A PhD in environmental science. Years as a research hydrologist at the U.S. Geological Survey. By day, she measured how water moved through the world. By night, a different kind of system was turning.
Water & natural systems
Studying landscapes, rivers, and the quiet machinery of the natural world.
Beams, gears & wonder
A world built from tiny parts — and one young child's runaway imagination.
It began
with a bin
of LEGO
When her son was only three or four, he fell in love with LEGO. At first she built beside him simply as a mother — sharing his joy, following his curiosity, one brick at a time.
Falling for
the machines
Then she discovered LEGO Technic: gears turning gears, linkages creating motion, small mechanisms acting like real machines. Play became fascination. She built project after project, joined the worldwide Great Ball Contraption community, and shared their creations online.
Local programs noticed — and asked her to design camp curricula and classes.
And when no one could teach them, she stepped in herself.
That step
changed
everything.
Learn by reverse-engineering
Over years of teaching, she noticed something important: when children only follow step-by-step instructions, they can finish a model — but often don't understand why it works.
So she put
the manual away.
A gearbox becomes
a beyblade launcher
Students first observe a finished machine. They play with it, test it, compete with it, and ask: “How does this work?” Then they build their own version.
They experiment with speed, strength, balance, and design — and no two builds look the same, because every child thinks differently.
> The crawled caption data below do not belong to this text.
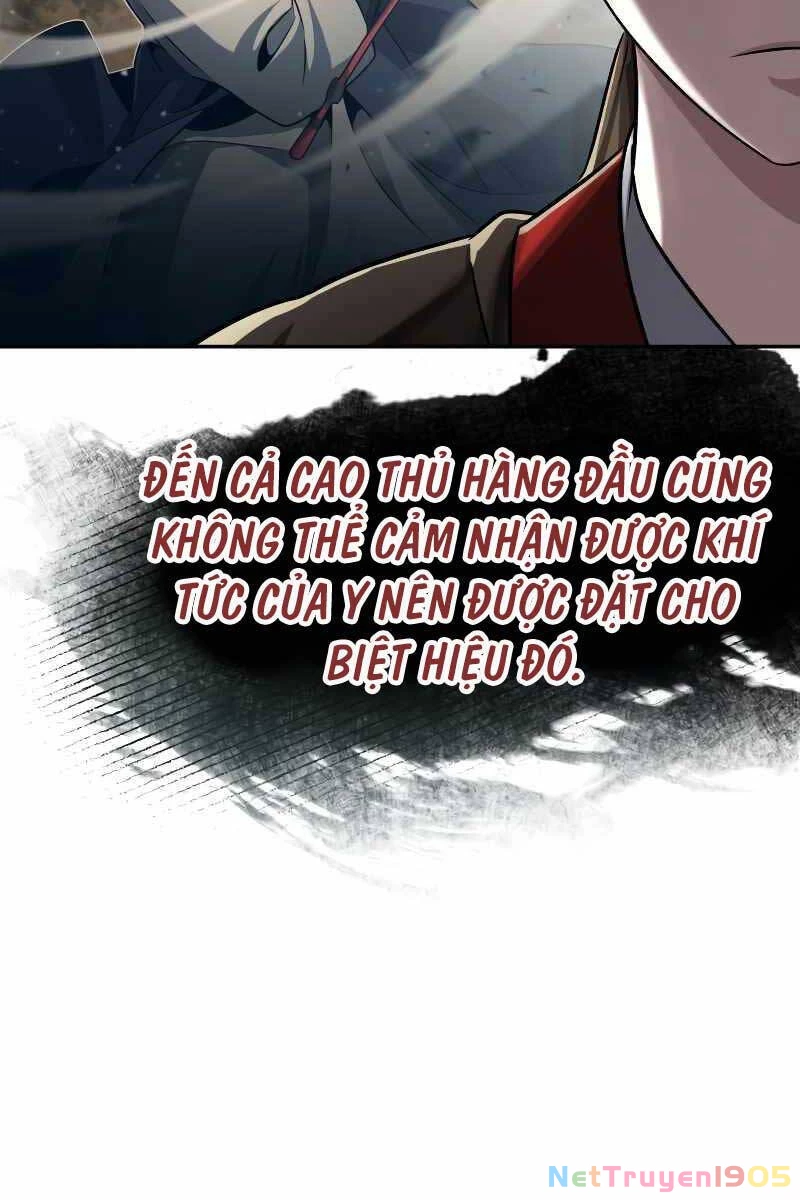 Thiếu Gia Yểu Mệnh Nhà Họ Bạch Chapter 3 - 125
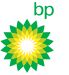BP's OIL SPILL CAM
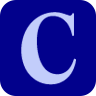 Logo Columbus AS
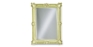 La Fourche Mirror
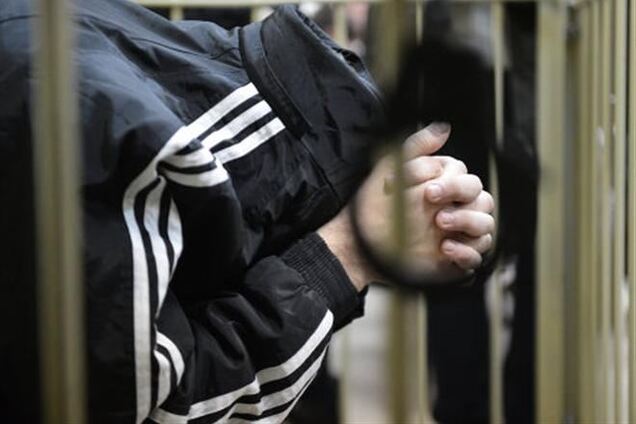 Суд арестовал зачинщиков кровавой бойни на дискотеке под Запорожьем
Understand. Build. Improve.
Understand the mechanism
Start from a working machine and figure out why it moves the way it does.
Build your own solution
Put the manual away and design your own version of the idea.
Learn by thinking
Test it, break it, improve it — learning through trying, not just following.
Into VEX
As her son grew, he discovered VEX robotics competitions — and she followed his curiosity. She learned the robot, the game, the coding, the strategy.
Helping her own child grew into coaching his friends' team — and watching robotics turn kids into teammates, problem-solvers, and young leaders.
She spent two years taking coding and mechanical-design classes alongside her own kids. At competitions, parents kept asking the same question — “Can you teach my child too?” Eventually she left her research career to devote herself fully to robotics education.
Burning Gear
Robotics was
born.
More than competition
Trophies matter — but so does the quiet moment a child finally understands a mechanism, the confidence after many failed tries, the friendships around a robot table, and the courage to try again.
Off-season workshops
Space to tinker and explore beyond the competition calendar.
Community events
Bringing young builders and families together around robots.
Beginner classes
A gentle first step for any curious newcomer.
Sponsorships
Lowering the barrier so more kids can take part.
Robotics belongs to every child curious enough to ask “How does this work?” — and brave enough to build their own answer.